== PASSAGE PROVIDED ==

US Airways Calls
#1002
Gets Weekends Off
Joined APC: May 2005
Position: B777/CA retired
Posts: 1,502
Good luck to you. I am sure you will enjoy it. Lots of things happening in the next year, I believe.
#1003
Gets Weekends Off
Joined APC: Nov 2011
Position: A320 Capt
Posts: 5,299
Just a heads up for those recently hired or possibly about to be.
I was talking to a check airman that recently trained two new hires. He said they were good pilots, with good attitudes and he enjoyed the sessions. He said the only issue he had was getting them to be consistent in their call outs. Our training department wants the call outs verbatim, and no "comfort calls". They want what is required to be called out called and not a lot added. So if it has quotation marks around it in the manual, say it exactly that way. Also, know your flows down cold as soon as possible. Those two things will help the training go smoothly. Probably seems a little anal, but there is some history behind it.
Oh, one more thing. When you get on the line don't be afraid to ask questions. We are used to flying with guys that have been around for decades and take for granted that everyone knows the little things.
Good luck and welcome aboard.
I was talking to a check airman that recently trained two new hires. He said they were good pilots, with good attitudes and he enjoyed the sessions. He said the only issue he had was getting them to be consistent in their call outs. Our training department wants the call outs verbatim, and no "comfort calls". They want what is required to be called out called and not a lot added. So if it has quotation marks around it in the manual, say it exactly that way. Also, know your flows down cold as soon as possible. Those two things will help the training go smoothly. Probably seems a little anal, but there is some history behind it.
Oh, one more thing. When you get on the line don't be afraid to ask questions. We are used to flying with guys that have been around for decades and take for granted that everyone knows the little things.
Good luck and welcome aboard.
#1006
Flies With The Hat On
Joined APC: Aug 2006
Position: Right of the Left Seat
Posts: 1,339
Short call pairings vary in quality. Long call pairings are generally the left overs of open time, aka "the bid sheet."
Short call reserve is cherry if you live in base.
#1007
Line Holder
Joined APC: May 2009
Posts: 56
For me, reserve was not bad at all, but I live in base (PHL area).

===

• TASK INSTRUCTIONS:
1 > Translate this sentence from the forum posts about US Airways training into Spanish: "When you get on the line don't be afraid to ask questions."
2 > In the entries below, substitute "location" for "point" in the lines starting with the line that contains "How much separation" and going on through the line that contains "Out of tree". Return only those lines, with everything else unchanged.

== PROVIDED INFORMATION ==

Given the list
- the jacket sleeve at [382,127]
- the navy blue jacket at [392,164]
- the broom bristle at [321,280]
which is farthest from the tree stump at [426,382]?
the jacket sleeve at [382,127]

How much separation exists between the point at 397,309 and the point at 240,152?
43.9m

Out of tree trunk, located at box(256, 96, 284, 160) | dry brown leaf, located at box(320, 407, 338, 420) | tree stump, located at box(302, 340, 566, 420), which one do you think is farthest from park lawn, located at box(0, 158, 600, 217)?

===
== PROVIDED INFORMATION ==

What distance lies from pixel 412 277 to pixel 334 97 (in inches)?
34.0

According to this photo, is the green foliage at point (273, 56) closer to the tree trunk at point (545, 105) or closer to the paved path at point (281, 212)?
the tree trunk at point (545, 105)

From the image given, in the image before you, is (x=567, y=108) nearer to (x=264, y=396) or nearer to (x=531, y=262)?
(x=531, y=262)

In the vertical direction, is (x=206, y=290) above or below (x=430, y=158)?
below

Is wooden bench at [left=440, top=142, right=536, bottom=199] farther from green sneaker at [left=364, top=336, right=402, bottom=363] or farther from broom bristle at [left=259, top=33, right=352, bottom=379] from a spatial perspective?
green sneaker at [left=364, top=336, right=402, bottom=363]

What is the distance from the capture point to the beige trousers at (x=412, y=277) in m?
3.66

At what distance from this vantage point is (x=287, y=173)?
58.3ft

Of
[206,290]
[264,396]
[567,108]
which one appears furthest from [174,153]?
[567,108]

===

• WRITTEN RESPONSES:
1 > Cuando estés en la línea, no tengas miedo de hacer preguntas.

2 >
How much separation exists between the location at 397,309 and the location at 240,152?
43.9m

Out of tree trunk, located at box(256, 96, 284, 160) | dry brown leaf, located at box(320, 407, 338, 420) | tree stump, located at box(302, 340, 566, 420), which one do you think is farthest from park lawn, located at box(0, 158, 600, 217)?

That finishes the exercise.